INTUITIVE DATA UNDERSTANDING: INTERACTIVE VISUALIZATIONS OF K-MEANS AND HIERARCHICAL CLUSTERING TECHNIQUES
By Aditi Rajesh Sharma
Research Article
INTUITIVE DATA UNDERSTANDING: INTERACTIVE VISUALIZATIONS OF K-MEANS AND HIERARCHICAL CLUSTERING TECHNIQUES
ISSN: 3067-4395
DOI Prefix: 10.5281/zenodo.
Abstract
This study examines the structure of geothermal geo-chemisty data in India using k-means and hierarchical cluster analyses. The first attempt to list hot springs in India was made by Schlagintweit in 1852. The Geological Survey of India published a special publication titled 'Geothermal Atlas of India', and the government of India constituted a 'Hot Spring Committee' to examine the possibility of developing geothermal plants for power generation and other uses. In the Puga valley and Parvati projects, it is estimated that it is possible to harness 5000 MWh of geothermal energy from Puga valley, sufficient to sustain a 20 MWe power plant.

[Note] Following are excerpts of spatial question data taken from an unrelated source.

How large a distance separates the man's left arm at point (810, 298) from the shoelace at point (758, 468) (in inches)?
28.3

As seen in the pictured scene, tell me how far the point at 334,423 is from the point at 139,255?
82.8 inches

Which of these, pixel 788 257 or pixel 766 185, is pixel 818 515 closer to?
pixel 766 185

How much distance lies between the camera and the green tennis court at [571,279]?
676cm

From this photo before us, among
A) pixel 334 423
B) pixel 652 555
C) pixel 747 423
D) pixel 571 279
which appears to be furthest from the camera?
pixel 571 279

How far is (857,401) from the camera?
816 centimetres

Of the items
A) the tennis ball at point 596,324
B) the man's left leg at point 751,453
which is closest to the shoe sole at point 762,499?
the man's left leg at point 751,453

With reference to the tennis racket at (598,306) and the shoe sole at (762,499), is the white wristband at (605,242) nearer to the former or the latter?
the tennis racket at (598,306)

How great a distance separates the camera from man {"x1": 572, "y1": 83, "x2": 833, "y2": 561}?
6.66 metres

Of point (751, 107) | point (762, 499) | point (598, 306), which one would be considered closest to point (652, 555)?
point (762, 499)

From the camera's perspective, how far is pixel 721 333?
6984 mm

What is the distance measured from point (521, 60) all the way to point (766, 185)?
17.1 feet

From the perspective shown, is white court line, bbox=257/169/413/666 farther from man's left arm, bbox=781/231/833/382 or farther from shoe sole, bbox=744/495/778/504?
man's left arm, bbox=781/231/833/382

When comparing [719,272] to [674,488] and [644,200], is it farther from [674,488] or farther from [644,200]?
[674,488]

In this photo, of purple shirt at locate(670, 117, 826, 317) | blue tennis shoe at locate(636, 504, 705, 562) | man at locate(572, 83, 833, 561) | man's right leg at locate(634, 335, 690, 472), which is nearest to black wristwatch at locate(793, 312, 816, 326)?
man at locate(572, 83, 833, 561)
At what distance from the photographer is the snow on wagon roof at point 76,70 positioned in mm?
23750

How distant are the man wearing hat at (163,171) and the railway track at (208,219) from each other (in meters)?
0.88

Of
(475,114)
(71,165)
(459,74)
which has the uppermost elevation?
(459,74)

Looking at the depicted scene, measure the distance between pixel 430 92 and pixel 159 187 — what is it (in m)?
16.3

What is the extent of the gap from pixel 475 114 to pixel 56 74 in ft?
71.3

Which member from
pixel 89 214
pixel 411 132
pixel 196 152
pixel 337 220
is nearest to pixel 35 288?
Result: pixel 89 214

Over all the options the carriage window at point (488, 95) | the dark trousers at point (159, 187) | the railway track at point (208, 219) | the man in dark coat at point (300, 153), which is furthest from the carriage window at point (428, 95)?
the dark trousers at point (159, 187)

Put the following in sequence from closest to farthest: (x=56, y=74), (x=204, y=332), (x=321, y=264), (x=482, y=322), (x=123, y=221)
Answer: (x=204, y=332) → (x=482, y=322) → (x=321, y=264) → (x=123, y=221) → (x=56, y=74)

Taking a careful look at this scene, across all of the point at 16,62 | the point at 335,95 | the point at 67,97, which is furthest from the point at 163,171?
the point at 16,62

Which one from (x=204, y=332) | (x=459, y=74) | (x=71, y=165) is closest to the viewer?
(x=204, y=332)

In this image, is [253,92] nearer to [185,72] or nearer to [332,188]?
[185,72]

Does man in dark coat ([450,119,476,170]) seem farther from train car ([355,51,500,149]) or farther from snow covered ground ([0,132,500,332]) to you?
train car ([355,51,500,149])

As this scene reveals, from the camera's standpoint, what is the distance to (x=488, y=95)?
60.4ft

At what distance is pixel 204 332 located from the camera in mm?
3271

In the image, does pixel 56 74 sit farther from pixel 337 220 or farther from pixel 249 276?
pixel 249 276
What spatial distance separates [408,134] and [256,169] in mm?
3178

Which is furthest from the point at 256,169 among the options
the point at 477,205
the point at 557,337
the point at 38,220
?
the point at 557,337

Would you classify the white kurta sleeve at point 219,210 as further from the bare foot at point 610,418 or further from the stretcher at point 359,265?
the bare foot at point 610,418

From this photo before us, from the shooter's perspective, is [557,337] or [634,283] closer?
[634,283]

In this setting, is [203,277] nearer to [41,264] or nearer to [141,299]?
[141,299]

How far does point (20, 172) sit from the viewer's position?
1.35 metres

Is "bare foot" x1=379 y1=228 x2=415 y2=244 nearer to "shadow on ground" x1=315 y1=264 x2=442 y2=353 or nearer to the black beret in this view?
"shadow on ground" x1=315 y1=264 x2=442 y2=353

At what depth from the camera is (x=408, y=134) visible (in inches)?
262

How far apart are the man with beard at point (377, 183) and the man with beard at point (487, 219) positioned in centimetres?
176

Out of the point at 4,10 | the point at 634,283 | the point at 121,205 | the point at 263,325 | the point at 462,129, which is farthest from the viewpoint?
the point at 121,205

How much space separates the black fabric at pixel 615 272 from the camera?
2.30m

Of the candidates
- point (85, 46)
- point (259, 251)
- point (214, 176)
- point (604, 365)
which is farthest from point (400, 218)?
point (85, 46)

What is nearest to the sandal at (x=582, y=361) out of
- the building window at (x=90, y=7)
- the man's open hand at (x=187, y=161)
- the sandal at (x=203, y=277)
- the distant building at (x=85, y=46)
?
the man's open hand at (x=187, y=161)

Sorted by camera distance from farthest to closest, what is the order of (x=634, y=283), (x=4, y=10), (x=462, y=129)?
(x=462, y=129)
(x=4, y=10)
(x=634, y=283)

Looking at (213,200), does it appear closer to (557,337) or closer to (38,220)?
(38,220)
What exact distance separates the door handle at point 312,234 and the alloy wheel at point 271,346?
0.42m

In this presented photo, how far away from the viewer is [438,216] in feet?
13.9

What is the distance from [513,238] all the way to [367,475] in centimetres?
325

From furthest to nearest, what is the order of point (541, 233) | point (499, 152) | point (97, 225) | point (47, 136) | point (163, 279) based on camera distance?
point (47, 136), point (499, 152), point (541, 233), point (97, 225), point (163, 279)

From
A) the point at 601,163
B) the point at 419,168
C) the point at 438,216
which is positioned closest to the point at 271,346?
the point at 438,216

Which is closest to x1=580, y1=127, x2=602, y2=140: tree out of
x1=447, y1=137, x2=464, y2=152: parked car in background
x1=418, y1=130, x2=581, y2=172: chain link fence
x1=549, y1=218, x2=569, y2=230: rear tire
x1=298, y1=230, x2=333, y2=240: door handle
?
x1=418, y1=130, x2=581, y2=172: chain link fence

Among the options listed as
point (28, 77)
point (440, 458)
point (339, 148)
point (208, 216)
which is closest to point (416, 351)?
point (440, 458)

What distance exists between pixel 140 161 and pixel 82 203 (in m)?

The GSI, the repository of most information concerning geological and related data in the country, included an R&D item No. 7/WB-5 for the development of a computerised system of geothermal database system referred to as GTHERMIS in its field season 1993-94 program. The computational strategy involves assigning each data point to the cluster with the nearest center (or "centroid"), recalculating the centroids after each assignment, and repeating the procedure until the clusters are no longer statistically different.
The k-means method, developed by MacQueen (1967), is one of the most widely used non-hierarchical methods, particularly suitable for large amounts of data. The data is scaled before cluster analysis, and the results are visualized using interactive graphics
The GSI, the repository of most information concerning geological and related data in the country, included an R&D item No. 7/WB-5 for the development of a computerised system of geothermal database system referred to as GTHERMIS in its field season 1993-94 program. The computational strategy involves assigning each data point to the cluster with the nearest center (or "centroid"), recalculating the centroids after each assignment, and repeating the procedure until the clusters are no longer statistically different.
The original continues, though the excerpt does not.